SENTINEL-2 SURFACE REFLECTANCE PRODUCTS GENERATED BY CNES AND DLR: METHODS, VALIDATION AND APPLICATIONS
- 1Centre d’Etudes Spatiales de la Biosphere (CESBIO) UMR 5126 (CNES/CNRS/INRAE/IRD/Université Toulouse III), 18 avenue Edouard Belin, 31401 Toulouse Cedex 9, France
- 2Centre National d’Etudes Spatiales (CNES), 18 avenue Edouard Belin, 31401 Toulouse Cedex 9, France
- 3German Aerospace Center (DLR), Earth Observation Center, Muenchener Strasse 20, 82234 Wessling-Oberpfaffenhofen, Germany
- 4SERCO SpA c/o European Space Agency (ESA), European Space Research Institute (ESRIN), Largo Galileo Galilei, Frascati, Italia
Keywords: Sentinel-2, surface reflectance, cloud detection, atmospheric correction, monthly cloud free syntheses
Abstract.
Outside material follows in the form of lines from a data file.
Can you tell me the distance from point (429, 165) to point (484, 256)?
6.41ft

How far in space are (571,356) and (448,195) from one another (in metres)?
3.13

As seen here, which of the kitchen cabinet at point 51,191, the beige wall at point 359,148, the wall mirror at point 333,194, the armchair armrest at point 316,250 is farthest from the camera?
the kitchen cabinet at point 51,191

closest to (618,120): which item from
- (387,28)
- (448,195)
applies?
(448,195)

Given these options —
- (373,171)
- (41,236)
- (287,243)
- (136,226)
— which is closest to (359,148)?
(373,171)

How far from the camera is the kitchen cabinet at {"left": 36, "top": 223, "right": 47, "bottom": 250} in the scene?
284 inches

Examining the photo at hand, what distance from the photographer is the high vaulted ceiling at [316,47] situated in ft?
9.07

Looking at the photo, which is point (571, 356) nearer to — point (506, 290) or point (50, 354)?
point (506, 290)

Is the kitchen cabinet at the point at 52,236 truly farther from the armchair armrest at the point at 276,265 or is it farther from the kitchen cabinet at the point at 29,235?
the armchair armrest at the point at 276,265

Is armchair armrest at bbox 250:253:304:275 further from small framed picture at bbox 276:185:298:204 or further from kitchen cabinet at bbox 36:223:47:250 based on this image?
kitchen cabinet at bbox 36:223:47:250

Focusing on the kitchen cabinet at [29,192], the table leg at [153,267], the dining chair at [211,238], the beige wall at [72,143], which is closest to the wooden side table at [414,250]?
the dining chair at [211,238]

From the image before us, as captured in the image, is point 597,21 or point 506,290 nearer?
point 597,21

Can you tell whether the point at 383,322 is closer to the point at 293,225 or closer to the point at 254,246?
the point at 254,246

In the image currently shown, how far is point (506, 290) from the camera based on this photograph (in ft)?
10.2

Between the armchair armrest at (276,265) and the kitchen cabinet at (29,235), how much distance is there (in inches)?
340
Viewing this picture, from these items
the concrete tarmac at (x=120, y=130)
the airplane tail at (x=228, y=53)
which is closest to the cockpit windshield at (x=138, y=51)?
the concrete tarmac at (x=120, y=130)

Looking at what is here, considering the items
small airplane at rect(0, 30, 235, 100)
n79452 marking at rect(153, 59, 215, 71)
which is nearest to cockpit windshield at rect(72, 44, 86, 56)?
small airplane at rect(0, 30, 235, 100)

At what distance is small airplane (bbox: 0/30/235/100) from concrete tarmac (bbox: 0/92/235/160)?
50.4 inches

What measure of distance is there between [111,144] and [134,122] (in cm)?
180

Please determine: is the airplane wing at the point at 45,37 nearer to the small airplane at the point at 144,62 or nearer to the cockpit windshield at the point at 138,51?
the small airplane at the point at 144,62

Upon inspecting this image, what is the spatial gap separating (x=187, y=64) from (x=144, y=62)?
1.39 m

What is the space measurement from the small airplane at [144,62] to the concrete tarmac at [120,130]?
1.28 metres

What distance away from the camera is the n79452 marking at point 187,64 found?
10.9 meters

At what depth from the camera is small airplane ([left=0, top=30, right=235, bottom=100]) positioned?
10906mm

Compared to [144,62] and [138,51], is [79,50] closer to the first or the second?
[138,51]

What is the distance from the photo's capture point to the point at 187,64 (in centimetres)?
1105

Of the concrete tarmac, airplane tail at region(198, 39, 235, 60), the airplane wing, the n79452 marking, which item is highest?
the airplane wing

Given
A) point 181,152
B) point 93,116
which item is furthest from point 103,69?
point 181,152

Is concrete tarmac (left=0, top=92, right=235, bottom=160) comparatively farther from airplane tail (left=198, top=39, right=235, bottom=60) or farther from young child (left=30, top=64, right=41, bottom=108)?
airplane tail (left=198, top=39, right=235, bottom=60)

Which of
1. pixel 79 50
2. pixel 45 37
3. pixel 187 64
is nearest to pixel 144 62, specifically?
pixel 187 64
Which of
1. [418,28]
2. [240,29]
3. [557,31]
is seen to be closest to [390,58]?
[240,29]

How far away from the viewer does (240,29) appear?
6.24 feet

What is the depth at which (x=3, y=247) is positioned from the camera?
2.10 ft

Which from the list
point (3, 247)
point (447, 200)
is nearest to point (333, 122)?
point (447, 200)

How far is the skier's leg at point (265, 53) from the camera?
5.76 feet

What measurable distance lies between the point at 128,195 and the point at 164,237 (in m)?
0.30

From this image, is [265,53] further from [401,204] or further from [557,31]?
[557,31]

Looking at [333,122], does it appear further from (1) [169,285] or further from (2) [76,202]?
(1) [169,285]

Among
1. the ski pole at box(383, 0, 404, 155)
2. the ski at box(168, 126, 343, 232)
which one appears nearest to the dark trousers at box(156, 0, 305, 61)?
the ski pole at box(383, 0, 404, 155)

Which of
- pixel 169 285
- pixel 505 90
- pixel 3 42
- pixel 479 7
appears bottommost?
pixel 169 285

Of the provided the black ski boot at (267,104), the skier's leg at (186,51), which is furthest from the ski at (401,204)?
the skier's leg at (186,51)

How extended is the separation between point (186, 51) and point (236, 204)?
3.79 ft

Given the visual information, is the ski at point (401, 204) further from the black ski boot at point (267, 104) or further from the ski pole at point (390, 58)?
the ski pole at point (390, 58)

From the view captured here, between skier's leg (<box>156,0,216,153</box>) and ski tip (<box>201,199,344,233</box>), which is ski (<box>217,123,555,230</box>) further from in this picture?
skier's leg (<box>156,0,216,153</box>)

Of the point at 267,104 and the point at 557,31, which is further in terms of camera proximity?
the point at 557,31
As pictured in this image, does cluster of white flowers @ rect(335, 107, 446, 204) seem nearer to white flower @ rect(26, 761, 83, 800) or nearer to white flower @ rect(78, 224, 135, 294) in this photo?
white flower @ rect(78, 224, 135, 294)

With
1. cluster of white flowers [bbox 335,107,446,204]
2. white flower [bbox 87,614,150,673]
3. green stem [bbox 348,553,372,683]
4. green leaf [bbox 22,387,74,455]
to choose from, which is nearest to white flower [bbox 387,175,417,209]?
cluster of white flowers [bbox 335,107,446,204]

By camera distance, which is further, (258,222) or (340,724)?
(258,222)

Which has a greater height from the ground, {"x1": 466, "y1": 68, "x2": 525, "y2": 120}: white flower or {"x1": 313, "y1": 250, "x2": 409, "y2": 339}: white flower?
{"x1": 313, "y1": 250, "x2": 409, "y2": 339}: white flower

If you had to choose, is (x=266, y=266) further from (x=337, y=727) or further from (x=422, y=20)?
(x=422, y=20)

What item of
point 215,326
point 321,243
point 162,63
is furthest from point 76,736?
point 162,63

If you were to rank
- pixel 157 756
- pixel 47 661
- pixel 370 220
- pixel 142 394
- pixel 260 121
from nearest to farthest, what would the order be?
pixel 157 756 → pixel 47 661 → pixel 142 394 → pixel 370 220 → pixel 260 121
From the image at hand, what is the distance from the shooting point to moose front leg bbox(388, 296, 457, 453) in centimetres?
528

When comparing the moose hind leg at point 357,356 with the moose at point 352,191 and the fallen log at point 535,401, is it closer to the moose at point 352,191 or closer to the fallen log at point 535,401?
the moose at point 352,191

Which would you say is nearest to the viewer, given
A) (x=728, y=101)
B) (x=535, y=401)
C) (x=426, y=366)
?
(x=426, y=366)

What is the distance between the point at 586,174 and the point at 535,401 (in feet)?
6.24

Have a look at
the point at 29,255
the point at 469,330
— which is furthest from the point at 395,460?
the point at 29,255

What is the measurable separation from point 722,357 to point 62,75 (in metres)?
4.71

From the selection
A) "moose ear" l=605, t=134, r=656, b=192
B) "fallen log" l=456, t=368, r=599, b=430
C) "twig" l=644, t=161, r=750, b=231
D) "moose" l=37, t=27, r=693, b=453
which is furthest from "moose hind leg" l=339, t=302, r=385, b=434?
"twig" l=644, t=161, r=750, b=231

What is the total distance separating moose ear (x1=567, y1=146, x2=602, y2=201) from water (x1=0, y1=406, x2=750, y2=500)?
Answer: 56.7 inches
To allow for a robust and automatic exploitation of Sentinel-2 data, Analysis Ready Data (ARD) products are requested by most users. The processors of ARD products take care of the common burdens necessary for most applications, that include precise orthorectification, cloud detection and atmospheric correction steps, as well as the generation of periodic syntheses of cloud free surface reflectances. The French Theia land data center, and the German Earth Observation Center (EOC) started delivering Sentinel-2 surface reflectance products to users in 2016 in France and 2019 in Germany respectively. Both centers produce and distribute these data sets in near real time, over large regions requested by French users such as Western Europe, Maghreb, Sahel, Madagascar… Theia’s and EOC products include an instantaneous surface reflectance product (Level-2A), and a monthly cloud free synthesis of surface reflectance (Level-3A). This article shortly describes the methods used to generate the Level-2A products with the MAJA processor, and the Level-3A products with theWASP processor. The MAJA processor is based on multi-temporal methods, that use the slow variation of surface reflectance to detect clouds and estimate aerosol depth, while WASP, thanks to the quality of MAJA cloud mask, calculates a weighted average of all the cloud free observations over 45 days, every month. The article also provides validation results for Level-2A and Level-3A products, resulting from comparison with in-situ data and with other methods. A last section gives first insights from the monitoring of user uptake of the distributed products.